→ Set problem 1
According to the HAMR-JR text below, how fast can the robot run?

======== Text

HAMR-JR is one of the smallest and fastest microrobots to date.

Kaushik Jayaram/Harvard SEAS

Harvard researchers have made the tiny Harvard Ambulatory Microrobot (HAMR) even tinier. The next-gen, cockroach-inspired robot is about the size of a penny, and it can run at speeds of 13.9 body lengths per second. That makes it one of the smallest and fastest microrobots to date. The team also believes it’s the most dexterous robot of its size.

Dubbed HAMR-JR, the robot is a half-scale version of its predecessor, which researchers taught to swim and walk underwater. The team built HAMR-JR, in part, to test whether the origami-inspired manufacturing process used to build HAMR and other microbots, like RoboBee, could be used to build robots at multiple scales -- from tiny bots like HAMR-JR to large, industrial robots. They found that they were able to keep the design just as complex, even at the micro-scale.

Harvard's HAMR-JR microrobot
Kaushik Jayaram/Harvard SEAS

“The wonderful part about this exercise is that we did not have to change anything about the previous design,” said Kaushik Jayaram, first author of the paper on HAMR-JR. “We proved that this process can be applied to basically any device at a variety of sizes.”

================

→ Set problem 2
In the records below, find every line containing the string "poppies" and copy each one. Matching is case-sensitive.

======== Materials provided

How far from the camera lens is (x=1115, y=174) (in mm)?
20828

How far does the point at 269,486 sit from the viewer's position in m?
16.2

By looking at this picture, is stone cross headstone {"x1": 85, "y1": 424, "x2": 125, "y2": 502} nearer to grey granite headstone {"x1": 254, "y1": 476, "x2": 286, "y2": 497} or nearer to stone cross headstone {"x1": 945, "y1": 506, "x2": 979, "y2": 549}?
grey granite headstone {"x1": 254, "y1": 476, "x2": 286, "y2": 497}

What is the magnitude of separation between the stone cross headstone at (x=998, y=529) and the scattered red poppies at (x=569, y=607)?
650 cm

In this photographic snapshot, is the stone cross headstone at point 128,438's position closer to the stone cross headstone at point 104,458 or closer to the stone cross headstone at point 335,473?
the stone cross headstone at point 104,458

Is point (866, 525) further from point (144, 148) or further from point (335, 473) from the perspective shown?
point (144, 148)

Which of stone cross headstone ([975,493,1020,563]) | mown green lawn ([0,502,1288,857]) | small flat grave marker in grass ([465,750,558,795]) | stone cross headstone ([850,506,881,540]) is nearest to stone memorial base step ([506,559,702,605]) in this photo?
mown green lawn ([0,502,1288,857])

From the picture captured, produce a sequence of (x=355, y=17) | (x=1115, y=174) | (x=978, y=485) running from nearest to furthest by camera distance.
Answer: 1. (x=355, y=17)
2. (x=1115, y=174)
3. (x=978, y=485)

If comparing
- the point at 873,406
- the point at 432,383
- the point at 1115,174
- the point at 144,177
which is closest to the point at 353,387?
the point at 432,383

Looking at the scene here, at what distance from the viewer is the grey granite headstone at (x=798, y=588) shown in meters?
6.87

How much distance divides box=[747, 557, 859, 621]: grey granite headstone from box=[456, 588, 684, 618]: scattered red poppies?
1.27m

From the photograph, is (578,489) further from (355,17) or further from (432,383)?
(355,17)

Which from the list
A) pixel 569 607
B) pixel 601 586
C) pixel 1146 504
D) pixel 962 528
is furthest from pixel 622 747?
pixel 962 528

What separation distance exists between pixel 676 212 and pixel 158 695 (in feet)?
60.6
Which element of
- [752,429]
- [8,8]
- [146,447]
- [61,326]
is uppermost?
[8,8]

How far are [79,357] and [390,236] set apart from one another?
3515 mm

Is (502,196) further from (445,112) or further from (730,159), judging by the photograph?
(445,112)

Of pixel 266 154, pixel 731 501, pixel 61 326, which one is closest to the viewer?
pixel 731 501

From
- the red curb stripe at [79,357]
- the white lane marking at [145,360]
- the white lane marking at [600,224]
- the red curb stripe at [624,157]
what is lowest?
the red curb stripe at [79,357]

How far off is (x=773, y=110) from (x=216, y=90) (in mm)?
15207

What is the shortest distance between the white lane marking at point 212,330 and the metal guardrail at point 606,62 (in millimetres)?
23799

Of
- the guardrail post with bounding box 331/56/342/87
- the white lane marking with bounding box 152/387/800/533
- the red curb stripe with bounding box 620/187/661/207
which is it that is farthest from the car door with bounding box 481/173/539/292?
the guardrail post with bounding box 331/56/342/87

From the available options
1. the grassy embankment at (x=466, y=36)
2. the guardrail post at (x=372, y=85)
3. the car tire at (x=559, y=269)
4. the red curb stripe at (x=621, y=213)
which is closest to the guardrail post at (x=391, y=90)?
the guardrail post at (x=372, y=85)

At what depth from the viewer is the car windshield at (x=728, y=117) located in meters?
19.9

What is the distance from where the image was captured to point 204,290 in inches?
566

================

→ Written reply 1
13.9 body lengths per second.

→ Written reply 2
What is the magnitude of separation between the stone cross headstone at (x=998, y=529) and the scattered red poppies at (x=569, y=607)?
How much distance divides box=[747, 557, 859, 621]: grey granite headstone from box=[456, 588, 684, 618]: scattered red poppies?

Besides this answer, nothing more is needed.